ZIEL DER AUFGABE:
Beantworte diese Fragen zum Abschnitt über die Berichterstattung zu Mosul:
(a) Welche Gruppe nahm Mosul ein?
(b) In welcher Sendung und an welchem Tag äußerte sich Martha Raddatz?
(c) Über welche Stadt übernahmen Militante im Januar die Kontrolle?

ZITIERTER ABSCHNITT:
──────

Die Invasion der großen irakischen Stadt Mosul durch die sunnitische militante Gruppe ISIS (Islamic State of Iraq and Syria – islamischer Staat Irak und Syrien) brachte Reporter in den Vereinigten Staaten von Amerika dazu, sich an den Irakkrieg zu erinnern – und einmal mehr zu zeigen, wie sehr sie diesen tödlichen Konflikt in erster Linie aus dem Blickwinkel von amerikanischen Opfern und Leiden betrachten.

Auf ABC World News (10. Juni 2014) erklärte Martha Raddatz, dass „Mosul einst ein Brennpunkt war von Amerikas Kampf, um Frieden und Stabilität in dieses Land zu bringen.“ Man kann sich nur schwer vorstellen, dass viele Iraker an den Einmarsch in ihr Land als Bemühung denken werden, Frieden zu bringen, aber dieser Zugang ist für ABC nicht neu. Als Militante im Januar die Kontrolle über Fallujah übernahmen, sprach Terry Moran von ABC von „einem Jahrzehnt Krieg unter der Führung der Vereinigten Staaten von Amerika, um die Demokratie in den Irak einzupflanzen“ (Extra!, 2/14).

──────

ROHDATEN:
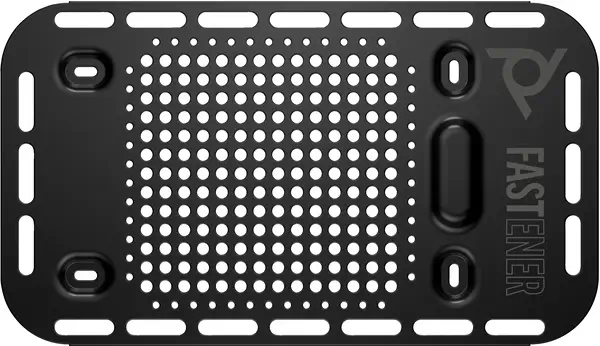 Poly Studio G62 Plate Mount - Visioconférence - visuel 2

──────

DEINE LÖSUNG:
(a) Die sunnitische militante Gruppe ISIS (Islamic State of Iraq and Syria)
(b) ABC World News, 10. Juni 2014
(c) Fallujah